Tak hanya rapalan mantra Ayahnya, iapun bisa merasakan cahaya purnama menerpa langsung...setiap sudut kamar ini.
"Mh.."Baekhyun kembali berkedip cepat begitu Pangeran Sulung itu membaringkan tubuhnya di sebuah ranjang besar. "A—apa yang—
"Sshh..."
Desis Chanyeol tepat di bibir tipis. "Kau bisa membaca suasana ini bukan?"
Baekhyun melihat ke sekitar, penerangan lilin dengan aroma memikat...lalu semua petal mawar merah yang tersebar di setiap sudut kamar ini, membuatnya menarik kesimpulan.
"U-uhm... Yeah.. ro-romantis" Ujarnya kikuk, sambil menjilat bibirnya gugup.
Chanyeol terkekeh pelan, rupanya Baekhyun sama sekali tak menyadari kehadiran magis kuat itu.
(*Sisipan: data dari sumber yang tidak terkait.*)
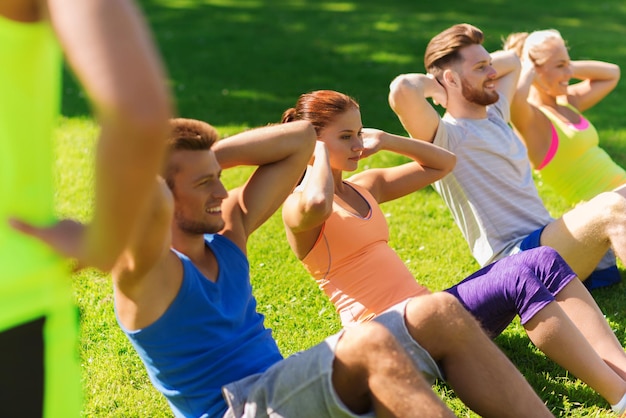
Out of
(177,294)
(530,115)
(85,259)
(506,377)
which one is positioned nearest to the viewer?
(85,259)

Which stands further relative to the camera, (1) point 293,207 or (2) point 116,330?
(2) point 116,330

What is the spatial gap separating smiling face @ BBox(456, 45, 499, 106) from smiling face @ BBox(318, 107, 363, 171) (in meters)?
1.09

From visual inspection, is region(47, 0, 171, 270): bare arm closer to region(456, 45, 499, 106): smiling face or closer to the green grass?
the green grass

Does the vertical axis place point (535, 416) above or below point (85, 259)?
below

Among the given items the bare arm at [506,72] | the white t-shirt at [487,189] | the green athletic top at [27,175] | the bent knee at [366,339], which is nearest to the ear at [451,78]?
the white t-shirt at [487,189]

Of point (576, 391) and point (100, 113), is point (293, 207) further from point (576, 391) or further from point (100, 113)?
point (100, 113)

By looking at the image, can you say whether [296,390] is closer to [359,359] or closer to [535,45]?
[359,359]

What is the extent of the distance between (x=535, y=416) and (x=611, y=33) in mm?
11050

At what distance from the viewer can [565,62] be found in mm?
5801

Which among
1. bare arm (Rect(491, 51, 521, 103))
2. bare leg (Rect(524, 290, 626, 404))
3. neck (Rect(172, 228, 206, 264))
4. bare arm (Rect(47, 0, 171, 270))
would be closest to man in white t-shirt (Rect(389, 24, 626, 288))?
bare arm (Rect(491, 51, 521, 103))

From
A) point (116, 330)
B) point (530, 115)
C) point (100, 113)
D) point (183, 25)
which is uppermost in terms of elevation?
point (100, 113)

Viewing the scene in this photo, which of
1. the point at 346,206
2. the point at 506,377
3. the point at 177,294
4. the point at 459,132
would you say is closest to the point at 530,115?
the point at 459,132

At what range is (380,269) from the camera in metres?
4.04

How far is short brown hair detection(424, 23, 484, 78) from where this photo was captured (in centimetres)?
502
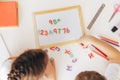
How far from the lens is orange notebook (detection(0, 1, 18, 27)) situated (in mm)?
974

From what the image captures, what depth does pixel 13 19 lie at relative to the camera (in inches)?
38.5

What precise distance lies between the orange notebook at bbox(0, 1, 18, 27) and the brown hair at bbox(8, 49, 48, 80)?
186 millimetres

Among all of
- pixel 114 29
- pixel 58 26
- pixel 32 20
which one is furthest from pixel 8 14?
pixel 114 29

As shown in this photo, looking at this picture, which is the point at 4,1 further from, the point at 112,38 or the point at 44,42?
the point at 112,38

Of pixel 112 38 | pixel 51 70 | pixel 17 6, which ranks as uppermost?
pixel 17 6

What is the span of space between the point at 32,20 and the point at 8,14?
93mm

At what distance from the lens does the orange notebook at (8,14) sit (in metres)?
0.97

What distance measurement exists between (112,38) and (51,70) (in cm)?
26

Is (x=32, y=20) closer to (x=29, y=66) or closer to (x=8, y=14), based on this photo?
(x=8, y=14)

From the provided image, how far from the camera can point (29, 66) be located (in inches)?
32.0

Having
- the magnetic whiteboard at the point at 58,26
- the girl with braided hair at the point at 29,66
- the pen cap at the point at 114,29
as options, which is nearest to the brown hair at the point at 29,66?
the girl with braided hair at the point at 29,66

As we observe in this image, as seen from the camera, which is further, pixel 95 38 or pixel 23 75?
pixel 95 38

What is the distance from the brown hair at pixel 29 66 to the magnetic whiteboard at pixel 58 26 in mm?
125

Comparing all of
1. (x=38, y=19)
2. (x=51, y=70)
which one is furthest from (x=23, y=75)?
(x=38, y=19)
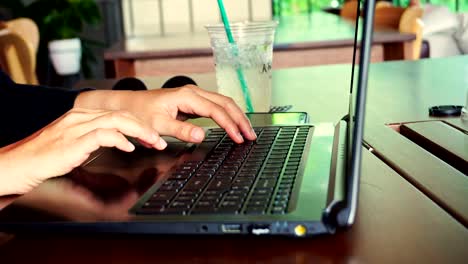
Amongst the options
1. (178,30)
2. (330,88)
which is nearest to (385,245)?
(330,88)

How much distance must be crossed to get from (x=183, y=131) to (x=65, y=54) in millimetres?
5051

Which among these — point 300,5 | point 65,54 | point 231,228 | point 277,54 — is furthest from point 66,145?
point 300,5

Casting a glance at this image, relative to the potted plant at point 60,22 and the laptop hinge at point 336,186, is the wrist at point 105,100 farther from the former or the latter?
the potted plant at point 60,22

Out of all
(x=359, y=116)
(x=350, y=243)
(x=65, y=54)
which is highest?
(x=359, y=116)

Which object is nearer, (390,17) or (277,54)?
(277,54)

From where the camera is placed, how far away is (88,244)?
65 cm

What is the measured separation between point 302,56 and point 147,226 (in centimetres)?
209

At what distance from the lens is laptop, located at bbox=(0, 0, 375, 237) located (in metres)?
0.62

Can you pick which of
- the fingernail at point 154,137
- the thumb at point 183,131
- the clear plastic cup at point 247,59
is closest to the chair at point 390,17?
the clear plastic cup at point 247,59

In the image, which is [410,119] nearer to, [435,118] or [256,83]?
[435,118]

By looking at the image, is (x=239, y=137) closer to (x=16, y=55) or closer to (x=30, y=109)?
(x=30, y=109)

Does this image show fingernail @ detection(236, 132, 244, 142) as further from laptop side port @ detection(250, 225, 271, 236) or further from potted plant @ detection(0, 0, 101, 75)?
potted plant @ detection(0, 0, 101, 75)

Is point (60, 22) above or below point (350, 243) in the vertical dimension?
below

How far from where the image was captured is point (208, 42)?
2.83 m
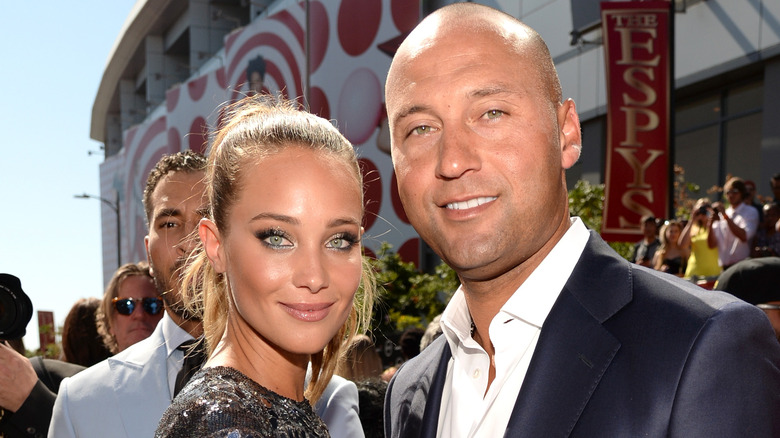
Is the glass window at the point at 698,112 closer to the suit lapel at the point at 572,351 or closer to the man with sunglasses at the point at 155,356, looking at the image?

Tak apa... sepertinya ini jauh lebih baik. Dibandingkan Baekhyun menjerit dan berontak setelah tau apa yang kelak terjadi.
Pangeran Sulung itu beralih merunduk lalu melepas satu persatu kemeja basah milik Baekhyun, hingga perlahan... tubuh mulus bak porselain itu mulai terekspose.
Tak butuh waktu lebih untuk mengusaikannya, Chanyeol menyambar cepat nipple kananya... membuat tubuh mungil itu terhempas dan menggigil nikmat mendapat hisapan kuat itu.
"Uhn! ..Mnn~ Ah!"
Smirknya terulas begitu saja, melihat tubuh mungil itu semakin sensitif... merangsangnya untuk mencumbunya lebih dari ini.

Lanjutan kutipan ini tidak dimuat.